Trump, June 4: As far as the protests, I have to tell you, because I commented on it yesterday: We left the Prime Minister, the Queen, the Royal Family — there were thousands of people on the streets cheering. And even coming over today, there were thousands of people cheering. And then I heard that there were protests. I said, “Where are the protests? I don’t see any protests.”
I did see a small protest today when I came — very small. So a lot of it is fake news, I hate to say. But you saw the people waving the American flag, waving your flag; it was tremendous spirit and love. There was great love. It was an alliance. And I didn’t see the protestors until just a little while ago, and it was a very, very small group of people, put in for political reasons. So it was fake news.
It’s possible Trump didn’t see the mass of protestors, as he said. But that doesn’t mean they didn’t exist, or that reports of such crowds are “fake news.”
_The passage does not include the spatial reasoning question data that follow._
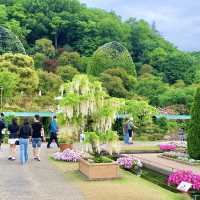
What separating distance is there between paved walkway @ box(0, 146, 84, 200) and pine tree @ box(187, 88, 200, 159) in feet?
19.1

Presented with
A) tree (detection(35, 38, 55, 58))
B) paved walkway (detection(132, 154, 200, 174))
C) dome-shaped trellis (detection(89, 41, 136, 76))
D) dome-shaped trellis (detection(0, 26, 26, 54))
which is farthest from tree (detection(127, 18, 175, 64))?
paved walkway (detection(132, 154, 200, 174))

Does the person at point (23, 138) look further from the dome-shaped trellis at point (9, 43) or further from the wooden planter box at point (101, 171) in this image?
the dome-shaped trellis at point (9, 43)

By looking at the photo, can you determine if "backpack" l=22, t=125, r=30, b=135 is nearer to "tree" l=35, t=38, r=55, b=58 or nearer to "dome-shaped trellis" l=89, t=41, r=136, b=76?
"dome-shaped trellis" l=89, t=41, r=136, b=76

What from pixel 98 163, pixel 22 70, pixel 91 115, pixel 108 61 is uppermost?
pixel 108 61

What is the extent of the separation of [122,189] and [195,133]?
26.0 feet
USA Today reported that “[t]he protest route ran from London’s Trafalgar Square, past No. 10 Downing St. – Prime Minister Theresa May’s official office and residence – and on to Parliament Square, a large open green space across the street from the British Parliament.”
But “because of the way British police placed security barriers,” the newspaper explained, “[m]ost of the demonstrators were out of his sight.”
In response to Trump’s claims, the Guardian, a British news publication, posted a short video of interviews with some of the protestors who gathered in those locations. (It also posted a longer video of people marching and listening to speakers criticize Trump.)
ABC News and CNN also published stories including a video and photos of more than a “very small” number of protestors holding signs with messages denouncing the president. There also was a parade-sized balloon depicting Trump as a baby, and a giant statue of Trump wearing an “impeach me” hat and sitting on a toilet with a phone in his hands.
NBC News reported that “[t]ens of thousands of protesters assembled in the streets of London on Tuesday” in what it said was the “largest of more than two dozen anti-Trump protests planned around the U.K. this week.” One of the groups that organized the demonstration claimed “some 75,000 people” attended the June 4 protest.
If so, that wouldn’t even be London’s largest ever gathering of Trump protesters.
“While thousands turned out, the protests were significantly smaller than the anti-Trump demonstrations that emerged during the President’s visit to the U.K. last July,” Time reported. The magazine said that time “[a]bout 250,000 people flooded the center of London, and an estimated total of 400,000 people protested across the U.K, resulting in a large-scale police and security operation, in which more than 10,000 police officers were deployed.”
As we have written before, the president has a habit of labeling accurate news stories as “fake news.” This is yet another example.